Single by Daughtry

from the album Daughtry
- Released: July 24, 2007
- Recorded: 2006
- Genre: Alternative rock
- Length: 3:24
- Label: RCA; 19;
- Songwriters: Chris Daughtry; Brian Howes;
- Producer: Howard Benson

Daughtry singles chronology
| "What I Want" (2007) | "Over You" (2007) | "Crashed" (2007) |

= Over You (Daughtry song) =

"Over You" is the third mainstream single (the fourth overall) from Daughtry's first album, Daughtry. It was first announced by Chris Daughtry at Summerfest 2007, and was released July 24, 2007 to digital retailers as well as Top 40 and Adult Contemporary radio. "Over You" was written by Chris Daughtry and Brian Howes, who also co-wrote previous single, "What I Want". The song was originally rumored to be the second single having been voted the fans' choice for second single on a poll on the band's site, where it continuously received the most votes for favorite song from the album.
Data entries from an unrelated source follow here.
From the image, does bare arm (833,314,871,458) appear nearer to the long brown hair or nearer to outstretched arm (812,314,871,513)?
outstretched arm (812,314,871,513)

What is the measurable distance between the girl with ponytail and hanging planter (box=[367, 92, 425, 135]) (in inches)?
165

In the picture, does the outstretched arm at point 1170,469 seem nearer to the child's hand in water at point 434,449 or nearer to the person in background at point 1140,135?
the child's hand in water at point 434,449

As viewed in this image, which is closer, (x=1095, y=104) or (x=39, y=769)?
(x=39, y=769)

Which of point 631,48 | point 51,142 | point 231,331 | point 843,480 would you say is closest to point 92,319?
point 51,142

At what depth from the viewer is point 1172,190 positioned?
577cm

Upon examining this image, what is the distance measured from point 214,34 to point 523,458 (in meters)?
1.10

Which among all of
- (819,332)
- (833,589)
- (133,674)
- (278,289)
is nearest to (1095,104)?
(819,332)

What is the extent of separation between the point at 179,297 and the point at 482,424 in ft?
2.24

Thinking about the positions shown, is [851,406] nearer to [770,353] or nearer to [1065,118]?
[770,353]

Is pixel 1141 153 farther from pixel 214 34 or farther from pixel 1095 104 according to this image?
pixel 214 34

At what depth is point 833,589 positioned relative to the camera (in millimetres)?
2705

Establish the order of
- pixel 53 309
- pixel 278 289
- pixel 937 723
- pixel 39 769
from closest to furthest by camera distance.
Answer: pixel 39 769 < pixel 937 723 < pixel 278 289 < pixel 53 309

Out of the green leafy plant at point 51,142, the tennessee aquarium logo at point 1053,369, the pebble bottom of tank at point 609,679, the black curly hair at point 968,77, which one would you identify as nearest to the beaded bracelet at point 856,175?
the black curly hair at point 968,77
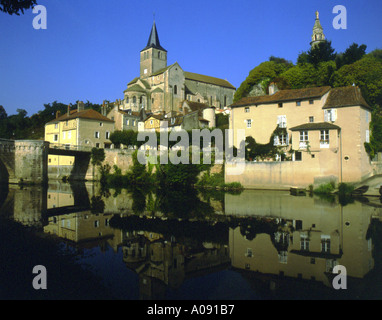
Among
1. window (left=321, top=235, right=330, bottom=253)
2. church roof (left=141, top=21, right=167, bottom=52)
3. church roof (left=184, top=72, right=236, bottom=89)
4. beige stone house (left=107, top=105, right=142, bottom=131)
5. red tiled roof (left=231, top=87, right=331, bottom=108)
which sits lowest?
window (left=321, top=235, right=330, bottom=253)

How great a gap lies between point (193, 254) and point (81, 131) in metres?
41.3

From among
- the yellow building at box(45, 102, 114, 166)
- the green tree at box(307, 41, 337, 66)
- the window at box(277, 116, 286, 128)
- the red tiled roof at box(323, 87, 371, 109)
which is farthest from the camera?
the yellow building at box(45, 102, 114, 166)

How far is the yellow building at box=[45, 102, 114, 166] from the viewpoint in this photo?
46375 millimetres

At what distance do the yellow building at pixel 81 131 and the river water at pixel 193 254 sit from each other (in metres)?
31.7

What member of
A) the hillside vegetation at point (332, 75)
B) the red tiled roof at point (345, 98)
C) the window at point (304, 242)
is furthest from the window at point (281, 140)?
the window at point (304, 242)

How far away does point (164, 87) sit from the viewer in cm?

It won an award at the BMI Awards on May 19, 2009.

== Song meaning==
In a radio interview, Chris Daughtry said the song is a breakup song about the difficulties of getting over someone, until one day you finally do ("The day I thought I'd never get through, I got over you"). Chris' quote on the meaning of "Over You":

You're with somebody for a really long time, and you pretty much think that this is the person you're gonna spend the rest of your life with, and then they drop the ball on you. Then you think it's over, your life is done, and then somebody better walks in.

== Music video ==
The video for the song was shot with director P. R. Brown in Los Angeles on July 17 and 18, 2007. The video was supposed to premiere on Yahoo! on August 16, but was removed from the site's upcoming video premieres list. It later returned for a short time on the list to be released on August 27, 2007, but it was again removed, and was not release scheduled. Chris revealed in an interview that the video was delayed because the band was unsatisfied with certain elements of it, and the video was still in the editing phase. He went on to state that they wanted to make sure that they were happy with the video before its release.

The video was premiered on September 20, 2007 on VH1.com. The video is about a girl named Sarah (scene name only), played by Jessica Szohr, who is struggling with alcoholism. She is seen at the beginning of the video with her boyfriend at a party, becoming drunk, while her boyfriend watches on in dismay. After the party, they end up in a car crash caused by her alcohol problems. Following the accident, Sarah is seen grief-stricken and depressed over what she has caused, and cannot seem to get over her alcoholism. The video ends with Sarah coming to grips with her problem and seeking help by going to Alcoholics Anonymous. The band is shown playing in a broken down house throughout the video.

== Chart performance ==
The single was released to Top 40 radio on July 24, 2007. It quickly began receiving heavy airplay from many stations, including New York's Z100. It entered the Billboard Hot 100 at number 94, and peaked at number eighteen, becoming the band's third top twenty hit on the chart. It is also their third top twenty hit in Canada, and their third top forty hit in New Zealand. On the U.S. Adult Top 40, it is the band's third top three hit. As of January 2011, "Over You" has sold 1,315,000 in digital downloads.

==Charts==

=== Weekly charts ===

| Chart (2007–08) | Peak position |
|---|---|
| Austria (Ö3 Austria Top 40) | 31 |
| Canada Hot 100 (Billboard) | 16 |
| Canada CHR/Top 40 (Billboard) | 12 |
| Canada Hot AC (Billboard) | 4 |
| Germany (GfK) | 57 |
| New Zealand (Recorded Music NZ) | 26 |
| Sweden (Sverigetopplistan) | 22 |
| US Billboard Hot 100 | 18 |
| US Adult Contemporary (Billboard) | 16 |
| US Adult Pop Airplay (Billboard) | 3 |
| US Pop Airplay (Billboard) | 4 |

=== Year-end charts ===

| Chart (2007) | Position |
|---|---|
| US Adult Top 40 (Billboard) | 27 |

| Chart (2008) | Position |
|---|---|
| US Adult Top 40 (Billboard) | 20 |

==Certifications==

| Region | Certification | Certified units/sales |
| Canada (Music Canada) | Gold | 20,000^{*} |
| New Zealand (RMNZ) | Platinum | 30,000^{‡} |
| United States (RIAA) | 2× Platinum | 2,000,000^{‡} |
^{*} Sales figures based on certification alone. ^{‡} Sales+streaming figures based on certification alone.